Primary Authentication Controller
The Primary Authentication Controller feature allows one instance of SmartSimple to authenticate users to gain access to a separate instance without having to log in separately (Single Sign-On).
Note: this is only relevant to clients that use multiple instances of SmartSimple.
- The instances can reside on the same server, or on separate servers.
- This access can be granted to all users, or limited to a subset of users.
Contents
Configuration
Authentication Member
Before configuring the Primary Authentication Controller (PAC) instance you must enable Authentication Member on the target instance and generate the key that will be used by the Primary Authentication instance to gain access.
- On Global Settings within the Login & Security Settings section select the check box to enable the instance as an Authentication Member.
- Save the page and the Authentication Member Configurations link will appear.
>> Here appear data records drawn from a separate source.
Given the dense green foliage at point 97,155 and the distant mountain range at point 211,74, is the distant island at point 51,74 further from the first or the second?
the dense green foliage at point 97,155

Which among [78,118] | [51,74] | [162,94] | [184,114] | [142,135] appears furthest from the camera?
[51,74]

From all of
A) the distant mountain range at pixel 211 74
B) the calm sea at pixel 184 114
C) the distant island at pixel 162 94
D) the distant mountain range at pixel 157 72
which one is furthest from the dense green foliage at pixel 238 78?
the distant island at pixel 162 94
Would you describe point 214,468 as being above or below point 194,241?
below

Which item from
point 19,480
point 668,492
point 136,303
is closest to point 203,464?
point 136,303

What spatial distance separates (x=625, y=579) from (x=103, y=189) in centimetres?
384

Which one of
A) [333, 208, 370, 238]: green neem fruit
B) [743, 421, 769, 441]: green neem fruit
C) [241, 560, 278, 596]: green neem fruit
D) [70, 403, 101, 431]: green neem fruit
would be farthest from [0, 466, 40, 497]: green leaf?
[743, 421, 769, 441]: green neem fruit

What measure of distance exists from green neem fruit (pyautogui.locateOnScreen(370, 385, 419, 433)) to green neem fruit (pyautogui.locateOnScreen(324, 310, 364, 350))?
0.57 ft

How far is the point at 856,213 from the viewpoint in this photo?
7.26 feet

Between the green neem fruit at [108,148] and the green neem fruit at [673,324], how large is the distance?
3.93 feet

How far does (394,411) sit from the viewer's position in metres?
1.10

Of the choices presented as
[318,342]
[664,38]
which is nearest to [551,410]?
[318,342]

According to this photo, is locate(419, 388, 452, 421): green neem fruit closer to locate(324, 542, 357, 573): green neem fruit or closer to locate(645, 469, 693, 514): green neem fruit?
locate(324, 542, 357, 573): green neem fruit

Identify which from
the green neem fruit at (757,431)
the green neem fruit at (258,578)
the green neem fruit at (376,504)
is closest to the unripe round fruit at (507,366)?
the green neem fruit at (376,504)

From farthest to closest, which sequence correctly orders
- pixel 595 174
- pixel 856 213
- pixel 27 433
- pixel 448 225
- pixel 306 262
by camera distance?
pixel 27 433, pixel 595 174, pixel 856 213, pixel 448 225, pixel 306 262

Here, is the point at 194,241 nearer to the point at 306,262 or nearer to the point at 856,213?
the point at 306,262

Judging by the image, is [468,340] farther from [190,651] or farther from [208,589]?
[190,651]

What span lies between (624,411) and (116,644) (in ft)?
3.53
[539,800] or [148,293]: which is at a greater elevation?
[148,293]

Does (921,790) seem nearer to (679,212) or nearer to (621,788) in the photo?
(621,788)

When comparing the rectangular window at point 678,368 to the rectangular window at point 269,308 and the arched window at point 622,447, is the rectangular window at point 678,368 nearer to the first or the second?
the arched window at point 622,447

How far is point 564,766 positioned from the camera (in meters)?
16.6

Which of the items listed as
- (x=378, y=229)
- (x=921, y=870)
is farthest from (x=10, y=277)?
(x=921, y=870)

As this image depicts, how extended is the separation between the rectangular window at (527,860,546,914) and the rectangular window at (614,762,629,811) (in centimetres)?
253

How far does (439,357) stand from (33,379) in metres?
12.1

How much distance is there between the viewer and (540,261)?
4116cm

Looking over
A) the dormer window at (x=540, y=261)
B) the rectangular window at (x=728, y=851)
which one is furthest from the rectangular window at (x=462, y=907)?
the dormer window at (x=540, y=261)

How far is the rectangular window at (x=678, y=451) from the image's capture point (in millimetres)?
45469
- Within the Authentication Member Configurations page click New. Complete the details as required:
Setting | Description |
---|---|
Controller Name | Enter any name you wish. |
Description | Enter desired description. |
Alias | The Alias of the instance that will act as the Primary Authentication Controller. |
Member security key | This will be populated once the settings are saved. This key must be entered in the configuration of the Primary Authentication Controller instance. |
Allow all users | Enable this setting if all login-enabled accounts within this Authentication Member instance should be allowed authenticate and connect via the Primary Authentication Controller. |
Enabled users | If Allow all users is not enabled this allows you to select individual user(s) that can use the Primary Authentication Controller to authenticate for this instance. |
Create users if not found | Enable this setting to enable automatic creation of a new account within this instance if someone with an account on the Primary Authentication Controller attempts to connect. Note: this settings attempts to match the e-mail address to uses that are already login enabled only. If an account with the same e-mail address already exists on the Member instance, but is NOT login enabled a new user will be created when they attempt to connect. This is to avoid accidentally activating an existing contact with inappropriate pre-existing Role(s). The new user will be created with the branch and role defined in the following 2 settings. |
Default branch of new user | If Create users if not found is enabled you can select which internal branch/company they will be created within. |
Default role of new user | If Create users if not found is enabled you can select which role newly created users will be given. |
Primary Authentication Controller
To configure the instance that will act as the Primary Authentication Controller (PAC), to authenticate logins for the Authentication Member instance:
- On Global Settings within the Login & Security Settings section select the check box to enable the instance as a Primary Authentication Controller.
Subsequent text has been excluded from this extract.